Seeding sinking down the stretch

Published March 9, 2011 5:00am ET



The expanded NCAA tournament and the deepest Big East Conference ever appear destined to result in the largest number of March Madness berths for one conference in history. Getting those teams into the dance is the easy part. The bigger dilemma is how to seed them.

With late-season swoons and one-game exits in the Big East tournament, both Georgetown and Villanova have fallen as far as they can without getting axed from the NCAA field altogether. But are the Wildcats (21-11) and Hoyas (21-10) as bad as they’ve been playing of late, or are they as good as they were earlier in the year?

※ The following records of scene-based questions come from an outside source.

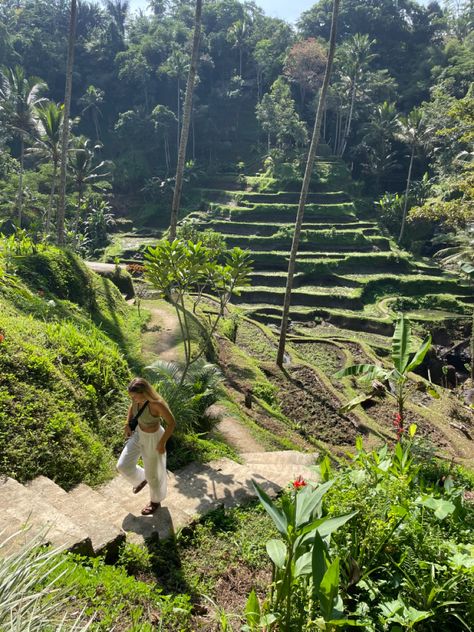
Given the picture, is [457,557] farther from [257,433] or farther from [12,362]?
[257,433]

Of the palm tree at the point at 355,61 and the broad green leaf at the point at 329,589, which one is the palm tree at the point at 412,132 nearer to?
the palm tree at the point at 355,61

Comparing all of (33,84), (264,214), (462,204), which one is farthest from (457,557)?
(264,214)

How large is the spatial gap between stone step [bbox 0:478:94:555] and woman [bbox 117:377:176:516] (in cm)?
84

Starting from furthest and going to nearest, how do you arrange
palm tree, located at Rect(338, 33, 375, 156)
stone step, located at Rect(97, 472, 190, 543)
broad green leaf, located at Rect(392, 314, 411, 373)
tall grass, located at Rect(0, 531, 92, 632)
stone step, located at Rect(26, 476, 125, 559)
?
palm tree, located at Rect(338, 33, 375, 156) → broad green leaf, located at Rect(392, 314, 411, 373) → stone step, located at Rect(97, 472, 190, 543) → stone step, located at Rect(26, 476, 125, 559) → tall grass, located at Rect(0, 531, 92, 632)

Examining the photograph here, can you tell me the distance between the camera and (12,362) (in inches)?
190

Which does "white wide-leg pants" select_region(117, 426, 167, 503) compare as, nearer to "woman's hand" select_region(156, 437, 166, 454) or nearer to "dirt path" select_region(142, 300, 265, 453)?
"woman's hand" select_region(156, 437, 166, 454)

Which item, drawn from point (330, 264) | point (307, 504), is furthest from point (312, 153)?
point (330, 264)

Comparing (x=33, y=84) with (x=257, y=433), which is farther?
(x=33, y=84)

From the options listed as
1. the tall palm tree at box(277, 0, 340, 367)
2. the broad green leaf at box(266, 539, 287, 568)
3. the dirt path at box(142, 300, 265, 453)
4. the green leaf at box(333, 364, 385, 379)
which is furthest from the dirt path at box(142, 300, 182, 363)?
the broad green leaf at box(266, 539, 287, 568)

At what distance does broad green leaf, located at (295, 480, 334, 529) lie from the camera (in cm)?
238

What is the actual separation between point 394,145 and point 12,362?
44.2 metres

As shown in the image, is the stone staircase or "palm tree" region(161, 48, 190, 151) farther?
"palm tree" region(161, 48, 190, 151)

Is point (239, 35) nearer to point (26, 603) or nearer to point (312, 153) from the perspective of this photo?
point (312, 153)

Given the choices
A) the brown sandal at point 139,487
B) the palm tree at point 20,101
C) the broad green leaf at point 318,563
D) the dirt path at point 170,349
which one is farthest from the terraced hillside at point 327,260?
the broad green leaf at point 318,563
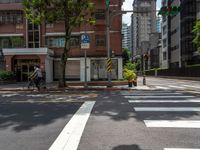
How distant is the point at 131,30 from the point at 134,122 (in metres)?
140

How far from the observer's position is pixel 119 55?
36.9m

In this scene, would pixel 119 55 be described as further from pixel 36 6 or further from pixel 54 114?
pixel 54 114

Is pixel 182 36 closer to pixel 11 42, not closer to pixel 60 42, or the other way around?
pixel 60 42

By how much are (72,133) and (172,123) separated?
2.71 metres

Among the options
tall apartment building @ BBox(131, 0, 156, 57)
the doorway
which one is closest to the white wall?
the doorway

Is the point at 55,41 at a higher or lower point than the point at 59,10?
lower

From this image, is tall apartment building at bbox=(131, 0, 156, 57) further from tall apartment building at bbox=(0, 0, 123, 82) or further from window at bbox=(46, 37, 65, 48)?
window at bbox=(46, 37, 65, 48)

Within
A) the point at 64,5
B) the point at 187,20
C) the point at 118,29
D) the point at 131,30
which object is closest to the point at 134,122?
the point at 64,5

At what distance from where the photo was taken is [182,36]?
204 feet

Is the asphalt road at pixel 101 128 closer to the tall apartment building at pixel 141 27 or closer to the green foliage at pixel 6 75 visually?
the green foliage at pixel 6 75

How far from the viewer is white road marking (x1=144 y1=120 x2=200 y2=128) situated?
7.33m

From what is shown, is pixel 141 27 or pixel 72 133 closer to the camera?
pixel 72 133

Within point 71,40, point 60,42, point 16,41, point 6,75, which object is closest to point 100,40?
point 71,40

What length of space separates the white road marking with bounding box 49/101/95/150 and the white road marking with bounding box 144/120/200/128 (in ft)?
5.69
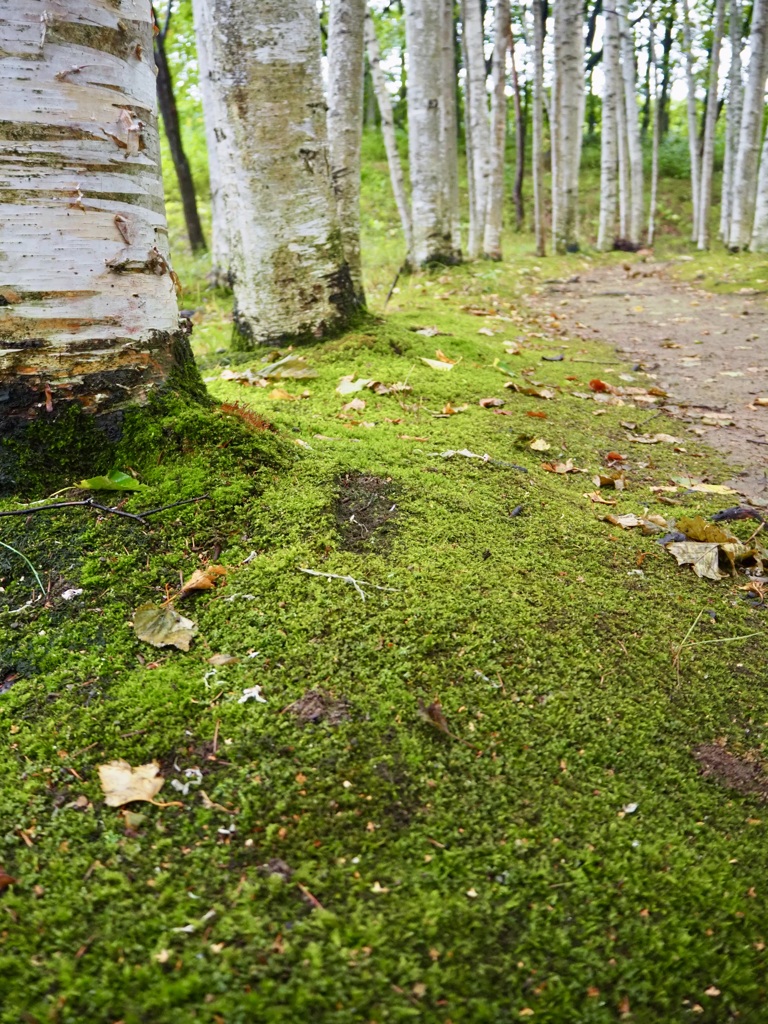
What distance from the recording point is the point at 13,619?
1.82 m

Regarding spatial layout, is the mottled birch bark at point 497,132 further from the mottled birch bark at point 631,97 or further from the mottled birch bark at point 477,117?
the mottled birch bark at point 631,97

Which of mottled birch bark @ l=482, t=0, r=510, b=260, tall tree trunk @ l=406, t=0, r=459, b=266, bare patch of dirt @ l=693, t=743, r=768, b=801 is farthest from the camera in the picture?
mottled birch bark @ l=482, t=0, r=510, b=260

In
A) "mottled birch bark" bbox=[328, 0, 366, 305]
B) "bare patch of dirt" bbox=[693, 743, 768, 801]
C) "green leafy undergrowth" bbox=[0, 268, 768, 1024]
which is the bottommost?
"bare patch of dirt" bbox=[693, 743, 768, 801]

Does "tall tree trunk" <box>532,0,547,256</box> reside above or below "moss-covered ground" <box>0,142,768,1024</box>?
above

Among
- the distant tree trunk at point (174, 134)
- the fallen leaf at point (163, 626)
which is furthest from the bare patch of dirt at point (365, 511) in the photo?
the distant tree trunk at point (174, 134)

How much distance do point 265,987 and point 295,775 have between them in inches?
16.7

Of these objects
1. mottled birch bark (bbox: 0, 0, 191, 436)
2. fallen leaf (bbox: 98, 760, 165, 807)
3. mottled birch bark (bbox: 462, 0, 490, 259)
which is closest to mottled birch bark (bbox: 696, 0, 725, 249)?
mottled birch bark (bbox: 462, 0, 490, 259)

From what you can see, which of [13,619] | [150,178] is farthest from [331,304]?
[13,619]

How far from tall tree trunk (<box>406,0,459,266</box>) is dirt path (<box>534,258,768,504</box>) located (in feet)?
5.90

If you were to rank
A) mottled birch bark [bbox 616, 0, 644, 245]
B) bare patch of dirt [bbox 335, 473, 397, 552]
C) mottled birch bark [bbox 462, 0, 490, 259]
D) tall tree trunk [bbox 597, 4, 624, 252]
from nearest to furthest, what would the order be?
bare patch of dirt [bbox 335, 473, 397, 552], mottled birch bark [bbox 462, 0, 490, 259], tall tree trunk [bbox 597, 4, 624, 252], mottled birch bark [bbox 616, 0, 644, 245]

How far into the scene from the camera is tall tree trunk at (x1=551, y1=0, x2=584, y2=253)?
1245 cm

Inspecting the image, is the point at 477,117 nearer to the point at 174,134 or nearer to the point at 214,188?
the point at 214,188

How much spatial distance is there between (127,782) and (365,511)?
1212mm

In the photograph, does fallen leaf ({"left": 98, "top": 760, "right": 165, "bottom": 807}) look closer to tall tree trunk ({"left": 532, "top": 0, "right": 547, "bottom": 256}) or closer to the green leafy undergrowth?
the green leafy undergrowth
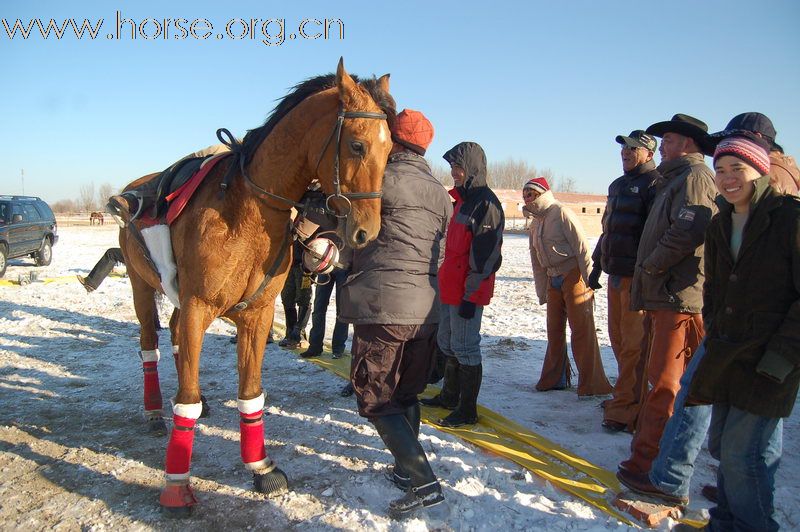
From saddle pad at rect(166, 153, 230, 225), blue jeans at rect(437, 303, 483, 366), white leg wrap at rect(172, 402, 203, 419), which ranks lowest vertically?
white leg wrap at rect(172, 402, 203, 419)

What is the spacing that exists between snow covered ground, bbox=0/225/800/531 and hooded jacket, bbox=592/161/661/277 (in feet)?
4.66

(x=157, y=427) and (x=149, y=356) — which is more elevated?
(x=149, y=356)

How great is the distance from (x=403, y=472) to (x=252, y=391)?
110 centimetres

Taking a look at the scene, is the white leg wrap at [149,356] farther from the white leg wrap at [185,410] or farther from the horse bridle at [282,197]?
A: the horse bridle at [282,197]

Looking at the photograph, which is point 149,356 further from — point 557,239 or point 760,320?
point 760,320

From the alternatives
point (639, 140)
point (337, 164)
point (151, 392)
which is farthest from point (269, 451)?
point (639, 140)

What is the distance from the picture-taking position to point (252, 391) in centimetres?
329

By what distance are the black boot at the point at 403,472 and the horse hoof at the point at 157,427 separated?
189cm

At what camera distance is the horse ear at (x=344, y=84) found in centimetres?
266

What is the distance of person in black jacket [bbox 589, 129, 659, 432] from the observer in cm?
419

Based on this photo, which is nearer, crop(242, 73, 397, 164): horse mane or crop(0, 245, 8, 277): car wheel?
crop(242, 73, 397, 164): horse mane

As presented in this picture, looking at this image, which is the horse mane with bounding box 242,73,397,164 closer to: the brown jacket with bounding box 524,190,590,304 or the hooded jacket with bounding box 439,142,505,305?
the hooded jacket with bounding box 439,142,505,305

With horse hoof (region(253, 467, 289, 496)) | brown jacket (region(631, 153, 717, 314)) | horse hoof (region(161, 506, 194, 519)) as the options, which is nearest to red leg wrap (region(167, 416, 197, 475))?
horse hoof (region(161, 506, 194, 519))

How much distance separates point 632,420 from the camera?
4125mm
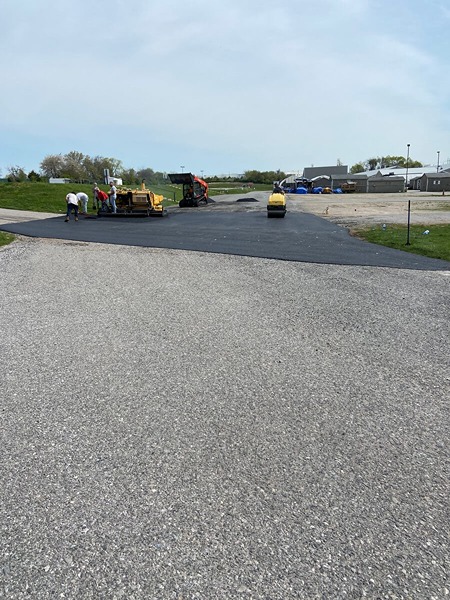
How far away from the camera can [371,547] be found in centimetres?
229

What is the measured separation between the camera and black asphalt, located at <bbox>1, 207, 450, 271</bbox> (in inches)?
439

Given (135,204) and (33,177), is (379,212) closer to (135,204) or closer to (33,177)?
(135,204)

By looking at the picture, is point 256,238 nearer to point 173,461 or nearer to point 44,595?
point 173,461

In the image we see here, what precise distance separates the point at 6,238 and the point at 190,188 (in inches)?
918

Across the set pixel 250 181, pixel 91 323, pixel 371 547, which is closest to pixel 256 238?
pixel 91 323

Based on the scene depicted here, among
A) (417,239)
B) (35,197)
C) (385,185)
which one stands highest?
(385,185)

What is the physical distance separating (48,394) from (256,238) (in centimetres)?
1290

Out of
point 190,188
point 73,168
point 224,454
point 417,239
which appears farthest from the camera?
point 73,168

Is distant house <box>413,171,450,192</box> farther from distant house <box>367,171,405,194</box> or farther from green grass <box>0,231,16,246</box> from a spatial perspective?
green grass <box>0,231,16,246</box>

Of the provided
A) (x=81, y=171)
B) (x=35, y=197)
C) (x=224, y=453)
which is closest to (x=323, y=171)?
(x=81, y=171)

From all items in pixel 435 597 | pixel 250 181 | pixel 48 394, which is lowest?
pixel 435 597

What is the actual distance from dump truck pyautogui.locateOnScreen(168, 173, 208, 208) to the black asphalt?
42.7 ft

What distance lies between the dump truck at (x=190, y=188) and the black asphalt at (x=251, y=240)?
13025mm

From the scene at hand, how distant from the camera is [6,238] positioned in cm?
1498
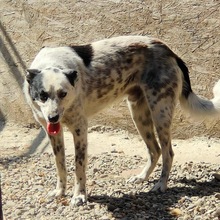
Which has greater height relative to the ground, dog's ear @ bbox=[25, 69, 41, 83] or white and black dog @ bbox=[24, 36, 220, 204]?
dog's ear @ bbox=[25, 69, 41, 83]

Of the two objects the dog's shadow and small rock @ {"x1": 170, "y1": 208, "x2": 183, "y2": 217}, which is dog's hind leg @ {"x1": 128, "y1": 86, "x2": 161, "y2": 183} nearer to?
the dog's shadow

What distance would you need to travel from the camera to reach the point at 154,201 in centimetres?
506

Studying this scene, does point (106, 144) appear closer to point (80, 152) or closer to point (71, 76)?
point (80, 152)

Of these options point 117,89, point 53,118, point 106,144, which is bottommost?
point 106,144

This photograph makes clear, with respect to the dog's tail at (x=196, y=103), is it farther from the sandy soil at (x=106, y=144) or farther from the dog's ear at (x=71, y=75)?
the dog's ear at (x=71, y=75)

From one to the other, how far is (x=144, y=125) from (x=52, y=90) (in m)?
1.44

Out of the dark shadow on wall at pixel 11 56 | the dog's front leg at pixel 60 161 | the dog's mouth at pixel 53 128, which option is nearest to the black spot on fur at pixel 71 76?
the dog's mouth at pixel 53 128

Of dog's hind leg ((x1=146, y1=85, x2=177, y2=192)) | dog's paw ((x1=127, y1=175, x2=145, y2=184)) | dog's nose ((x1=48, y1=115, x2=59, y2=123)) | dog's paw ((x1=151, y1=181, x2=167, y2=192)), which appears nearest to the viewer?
dog's nose ((x1=48, y1=115, x2=59, y2=123))

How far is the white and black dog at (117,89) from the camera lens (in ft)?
16.5

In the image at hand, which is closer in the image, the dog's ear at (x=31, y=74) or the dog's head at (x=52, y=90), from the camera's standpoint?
the dog's head at (x=52, y=90)

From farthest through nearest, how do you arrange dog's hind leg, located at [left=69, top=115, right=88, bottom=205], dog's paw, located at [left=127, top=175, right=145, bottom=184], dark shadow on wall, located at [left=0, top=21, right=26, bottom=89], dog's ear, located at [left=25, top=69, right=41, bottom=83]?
1. dark shadow on wall, located at [left=0, top=21, right=26, bottom=89]
2. dog's paw, located at [left=127, top=175, right=145, bottom=184]
3. dog's hind leg, located at [left=69, top=115, right=88, bottom=205]
4. dog's ear, located at [left=25, top=69, right=41, bottom=83]

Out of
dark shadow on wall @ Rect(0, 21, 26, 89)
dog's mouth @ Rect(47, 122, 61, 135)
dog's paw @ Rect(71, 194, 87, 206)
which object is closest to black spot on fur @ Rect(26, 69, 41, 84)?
dog's mouth @ Rect(47, 122, 61, 135)

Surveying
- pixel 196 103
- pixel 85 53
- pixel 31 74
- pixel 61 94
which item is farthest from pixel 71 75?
pixel 196 103

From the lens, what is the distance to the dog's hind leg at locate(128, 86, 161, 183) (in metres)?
5.71
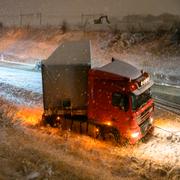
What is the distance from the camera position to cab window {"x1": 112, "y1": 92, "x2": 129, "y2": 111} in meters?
13.6

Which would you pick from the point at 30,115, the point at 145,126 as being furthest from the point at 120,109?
the point at 30,115

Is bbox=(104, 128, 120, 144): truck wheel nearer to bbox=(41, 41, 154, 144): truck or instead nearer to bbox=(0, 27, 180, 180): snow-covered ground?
bbox=(41, 41, 154, 144): truck

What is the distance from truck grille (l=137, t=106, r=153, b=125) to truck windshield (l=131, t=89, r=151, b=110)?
39 centimetres

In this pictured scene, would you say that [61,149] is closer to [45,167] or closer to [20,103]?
[45,167]

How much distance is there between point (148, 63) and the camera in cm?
2397

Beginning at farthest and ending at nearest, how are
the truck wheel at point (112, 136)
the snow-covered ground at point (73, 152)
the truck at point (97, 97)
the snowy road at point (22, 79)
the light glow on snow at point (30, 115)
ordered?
the snowy road at point (22, 79) → the light glow on snow at point (30, 115) → the truck wheel at point (112, 136) → the truck at point (97, 97) → the snow-covered ground at point (73, 152)

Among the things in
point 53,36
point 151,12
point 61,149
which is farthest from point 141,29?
point 61,149

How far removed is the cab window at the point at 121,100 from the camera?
13.6 metres

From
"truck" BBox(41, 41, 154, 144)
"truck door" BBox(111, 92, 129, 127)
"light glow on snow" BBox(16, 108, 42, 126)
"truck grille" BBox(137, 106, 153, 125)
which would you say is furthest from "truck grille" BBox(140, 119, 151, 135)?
"light glow on snow" BBox(16, 108, 42, 126)

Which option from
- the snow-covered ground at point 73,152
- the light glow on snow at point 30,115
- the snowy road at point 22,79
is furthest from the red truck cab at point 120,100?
the snowy road at point 22,79

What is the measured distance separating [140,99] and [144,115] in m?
0.76

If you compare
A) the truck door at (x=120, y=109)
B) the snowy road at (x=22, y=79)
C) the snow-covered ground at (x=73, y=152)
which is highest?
the truck door at (x=120, y=109)

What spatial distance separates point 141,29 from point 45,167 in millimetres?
18288

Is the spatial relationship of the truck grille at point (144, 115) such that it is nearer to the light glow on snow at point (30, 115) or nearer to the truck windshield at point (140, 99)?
the truck windshield at point (140, 99)
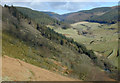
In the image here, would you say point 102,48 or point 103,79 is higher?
point 103,79

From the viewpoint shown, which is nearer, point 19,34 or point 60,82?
point 60,82

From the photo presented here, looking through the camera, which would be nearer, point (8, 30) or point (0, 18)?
point (8, 30)

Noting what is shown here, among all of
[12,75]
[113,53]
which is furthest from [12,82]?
[113,53]

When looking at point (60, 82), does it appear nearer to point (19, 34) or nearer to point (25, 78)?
point (25, 78)

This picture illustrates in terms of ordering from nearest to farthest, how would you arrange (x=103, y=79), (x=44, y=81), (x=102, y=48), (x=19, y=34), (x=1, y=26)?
1. (x=44, y=81)
2. (x=103, y=79)
3. (x=1, y=26)
4. (x=19, y=34)
5. (x=102, y=48)

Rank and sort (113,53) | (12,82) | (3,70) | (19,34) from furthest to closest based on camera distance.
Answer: (113,53) → (19,34) → (3,70) → (12,82)

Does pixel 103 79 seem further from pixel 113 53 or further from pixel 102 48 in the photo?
pixel 102 48

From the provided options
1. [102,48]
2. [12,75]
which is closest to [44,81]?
[12,75]


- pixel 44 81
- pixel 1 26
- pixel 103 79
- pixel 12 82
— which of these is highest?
pixel 1 26

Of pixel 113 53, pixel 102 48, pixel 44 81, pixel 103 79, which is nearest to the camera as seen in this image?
pixel 44 81
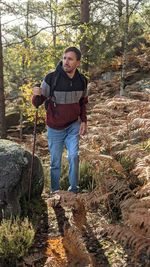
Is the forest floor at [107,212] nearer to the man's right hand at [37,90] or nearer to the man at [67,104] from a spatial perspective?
the man at [67,104]

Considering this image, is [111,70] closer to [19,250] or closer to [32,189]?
[32,189]

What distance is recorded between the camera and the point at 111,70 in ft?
56.6

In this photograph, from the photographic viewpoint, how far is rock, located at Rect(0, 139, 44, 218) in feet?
15.3

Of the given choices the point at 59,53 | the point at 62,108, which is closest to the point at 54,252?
the point at 62,108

Officially, the selection committee no longer uses a data point that measures a team’s record down the stretch. ESPN.com bracketologist Joe Lunardi says common sense, however, argues that it’s a difficult point to ignore.

“There’s no way you could look at a Villanova or, for that matter, a Georgetown or teams on lesser slides at this point and say that they’re playing as well in March as they were in December or January,” Lunardi said. “I think that becomes more of a seeding question, and I’d like to see [the committee] spend more time and frankly be a little bit more accurate with seeding than we’ve seen.”

Lunardi predicts both the Hoyas and Wildcats will get double-digit seeds when the bracket is unveiled Sunday.

“Maybe the committee will send them both to Dayton [for the at-large play-in round],” Lunardi said, “and they can play each other.”